4. etappe (12. april): von valmontone nach orvieto: 170km. 1774hm.

heute gelingt es uns, zeitig aufzubrechen. es ist noch nicht einmal 8 uhr, als wir den startknopf drücken. die letzten 30 kilometer nach rom liegen vor uns. der verkehr ist erwartungsgemäß groß. aber nicht mehr ganz so schlimm wie gestern.

es ist immer wieder ein erlebnis, in rom zu sein, auch wenn wir wahrscheinlich eine gute stunde brauchen, um uns rein- und wieder rauszumogeln.

als wir rom wieder verlassen, wähnen wir uns bereits in sicherheit – doch weit gefehlt! nun befinden wir uns auf einer vierspurigen bundesstraße mit befestigtem mittelstreifen. auf diesem „monster straight outta hell“ müssen wir leider geschlagene 20 kilometer zurücklegen, bis wir dann in monterosi – der name ist programm (monterosi = montessori) – eine pause einlegen. bei pasta und bier schauen wir uns die strecke noch einmal an und sehen zu unserem glück, daß wir nicht mehr wirklich lange auf dieser lebensgefährlichen bundesstraße weiterfahren müssen. wir zweigen nach rechts ab und bewegen uns ab hier – gott sei dank! – auf unbelebteren straßen weiter. es folgt das allseits bekannte toskana-hügel-hopping. die landschaft wird lieblicher. es ist insgesamt angenehmer zu fahren und mehr für`s auge geboten.

40 kilometer vor dem ziel machen wir noch einmal rast und genehmigen uns bei sommerlichen 32 grad eine kalte cola, um ein bißchen „la dolce vita“ einzug halten zu lassen.

bereits um viertel nach fünf kommen wir bei unserer unterkunft an, was uns beiden recht ist. wir können einen wenig verschnaufen und haben mehr zeit für die regeneration. draußen im garten telefoniere ich mit meiner tochter und zeige ihr den mächtigen stadtfelsen von orvieto, den wir morgen erklimmen werden.
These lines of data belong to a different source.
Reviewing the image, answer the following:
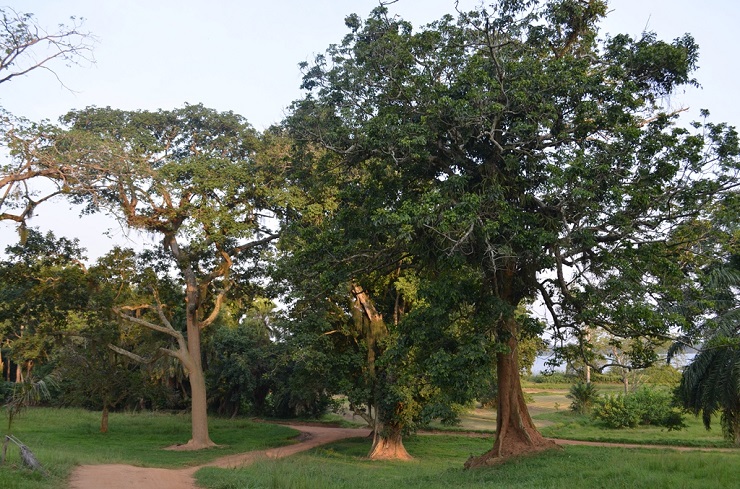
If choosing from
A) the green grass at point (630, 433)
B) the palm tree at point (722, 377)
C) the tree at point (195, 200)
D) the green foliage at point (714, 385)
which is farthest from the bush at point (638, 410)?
the tree at point (195, 200)

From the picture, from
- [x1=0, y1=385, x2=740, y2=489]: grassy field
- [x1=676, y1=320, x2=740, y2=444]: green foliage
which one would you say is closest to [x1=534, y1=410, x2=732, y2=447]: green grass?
[x1=0, y1=385, x2=740, y2=489]: grassy field

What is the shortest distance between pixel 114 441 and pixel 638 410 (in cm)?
2753

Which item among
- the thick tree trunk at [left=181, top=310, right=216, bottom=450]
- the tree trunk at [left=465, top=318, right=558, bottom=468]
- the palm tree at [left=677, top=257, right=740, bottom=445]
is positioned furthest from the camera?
the thick tree trunk at [left=181, top=310, right=216, bottom=450]

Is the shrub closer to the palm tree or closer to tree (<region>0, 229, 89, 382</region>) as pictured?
the palm tree

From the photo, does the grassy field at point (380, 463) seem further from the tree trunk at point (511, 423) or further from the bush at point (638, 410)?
the bush at point (638, 410)

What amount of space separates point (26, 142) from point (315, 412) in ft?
117

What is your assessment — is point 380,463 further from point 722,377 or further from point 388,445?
point 722,377

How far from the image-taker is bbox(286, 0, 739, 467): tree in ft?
42.3

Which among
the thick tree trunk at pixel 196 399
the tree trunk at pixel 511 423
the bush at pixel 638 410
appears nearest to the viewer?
the tree trunk at pixel 511 423

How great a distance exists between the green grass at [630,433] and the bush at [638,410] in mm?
556

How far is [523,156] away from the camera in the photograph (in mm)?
14469

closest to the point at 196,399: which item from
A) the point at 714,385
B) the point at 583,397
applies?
the point at 714,385

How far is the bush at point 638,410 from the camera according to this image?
1399 inches

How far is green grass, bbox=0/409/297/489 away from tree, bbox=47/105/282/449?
285 cm
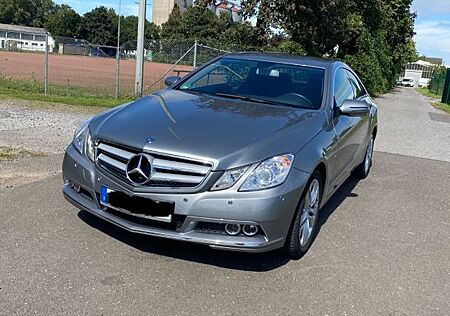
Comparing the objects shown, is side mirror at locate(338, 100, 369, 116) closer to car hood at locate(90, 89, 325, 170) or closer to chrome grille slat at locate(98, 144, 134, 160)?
car hood at locate(90, 89, 325, 170)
5. etappe (13. april): von orvieto nach burchio: 165km. 1396hm.

wie erwartet ist der anstieg zur altstadt von orvieto ziemlich steil. zudem ist der letzte abschnitt auch noch gepflastert. wahrlich schwer zu erklettern. als wir oben ankommen, ist es 8.30 uhr. die straßen sind menschenleer und wir haben die ganze stadt für uns. zuerst begutachten wir natürlich den prächtigen dom von orvieto – ein unbestrittenes meisterwerk spätmittelalterlicher gotischer architektur.
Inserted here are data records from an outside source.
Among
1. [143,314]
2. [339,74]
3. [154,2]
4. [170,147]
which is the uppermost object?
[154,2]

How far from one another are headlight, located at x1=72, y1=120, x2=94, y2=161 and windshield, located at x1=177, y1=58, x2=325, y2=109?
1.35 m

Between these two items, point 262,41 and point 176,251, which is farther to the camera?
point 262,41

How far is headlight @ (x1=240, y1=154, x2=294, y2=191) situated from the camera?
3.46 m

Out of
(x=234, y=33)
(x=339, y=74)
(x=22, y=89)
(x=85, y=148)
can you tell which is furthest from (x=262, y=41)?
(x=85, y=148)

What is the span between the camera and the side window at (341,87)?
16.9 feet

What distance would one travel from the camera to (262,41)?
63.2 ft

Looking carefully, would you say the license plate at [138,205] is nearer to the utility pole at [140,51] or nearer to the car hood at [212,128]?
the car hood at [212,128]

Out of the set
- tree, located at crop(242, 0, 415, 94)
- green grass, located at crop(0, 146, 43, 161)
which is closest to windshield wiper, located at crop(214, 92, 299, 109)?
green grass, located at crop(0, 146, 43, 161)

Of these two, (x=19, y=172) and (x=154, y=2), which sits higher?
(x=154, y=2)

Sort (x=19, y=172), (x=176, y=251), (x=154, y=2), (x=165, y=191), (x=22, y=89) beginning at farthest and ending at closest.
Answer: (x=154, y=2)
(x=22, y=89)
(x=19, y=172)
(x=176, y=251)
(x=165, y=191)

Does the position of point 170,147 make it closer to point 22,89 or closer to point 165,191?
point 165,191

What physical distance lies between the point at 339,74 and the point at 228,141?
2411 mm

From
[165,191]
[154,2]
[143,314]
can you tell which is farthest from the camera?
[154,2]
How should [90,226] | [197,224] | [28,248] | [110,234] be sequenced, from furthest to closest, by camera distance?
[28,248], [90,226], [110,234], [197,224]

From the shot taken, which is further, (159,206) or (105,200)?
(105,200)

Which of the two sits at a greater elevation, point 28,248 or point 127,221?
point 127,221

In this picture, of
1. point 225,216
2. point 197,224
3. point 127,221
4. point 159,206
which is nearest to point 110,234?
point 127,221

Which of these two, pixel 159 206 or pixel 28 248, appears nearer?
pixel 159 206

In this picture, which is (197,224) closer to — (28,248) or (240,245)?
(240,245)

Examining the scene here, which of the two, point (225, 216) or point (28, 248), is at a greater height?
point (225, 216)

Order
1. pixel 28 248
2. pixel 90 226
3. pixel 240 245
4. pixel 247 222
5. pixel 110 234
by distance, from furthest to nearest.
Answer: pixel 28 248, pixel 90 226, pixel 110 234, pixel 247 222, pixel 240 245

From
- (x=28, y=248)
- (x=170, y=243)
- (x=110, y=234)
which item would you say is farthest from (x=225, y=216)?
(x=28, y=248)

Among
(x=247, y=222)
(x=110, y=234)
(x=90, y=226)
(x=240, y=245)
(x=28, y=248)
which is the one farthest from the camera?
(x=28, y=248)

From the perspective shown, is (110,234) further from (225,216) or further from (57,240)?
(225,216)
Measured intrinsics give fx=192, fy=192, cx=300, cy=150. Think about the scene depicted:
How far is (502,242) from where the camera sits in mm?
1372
da orvieto eine touristische attraktion darstellt, kostet das auffüllen der trinkwasservorräte ein vermögen. wir radeln weiter und befinden uns schon bald im nächsten gewaltigen anstieg. hier haben wir die rechnung ohne komoot gemacht. die kletterpartie entpuppt sich als beschissene offroad-tortur: knapp 300hm bei durchschnittlich 10% steigung auf grobem schotter – teilweise einfach nicht mehr befahrbar. hannes ist weit voraus. er hat wohl nicht gesehen, daß ich zuvor an der abzweigung zu diesem höllenportal vorbei gerauscht war. ich steige gerade wieder auf`s rad, als mir eine meute von hunden entgegen fetzt – und das in der denkbar ungünstigsten situation bei 18% steigung auf grobem schotter. ich weiß immer noch nicht, wie ich da ungeschoren davon gekommen bin. ein kläffender hund ist eine hand breit von meiner rechten wade entfernt. ich schreie laut um hilfe. der schreck fährt mir in die glieder. ich entkomme diesen höllenkreaturen gerade noch so in letzter sekunde. zum kotzen! mein herz klopft. doch der anstieg ist noch nicht beendet. während ich mich langsam empor arbeite, habe ich immer ein auge auf die umliegenden höfe und eventuelle beschissene freilaufende hunde. endlich komme ich oben an. doch von hannes keine spur. weiter unten treffen wir dann wieder zusammen. hannes hat versucht, mich anzurufen. doch mein telefon war aus. immerhin ist alles noch einmal gut gegangen. nachdem der schreck einigermaßen überstanden ist, radeln wir weiter.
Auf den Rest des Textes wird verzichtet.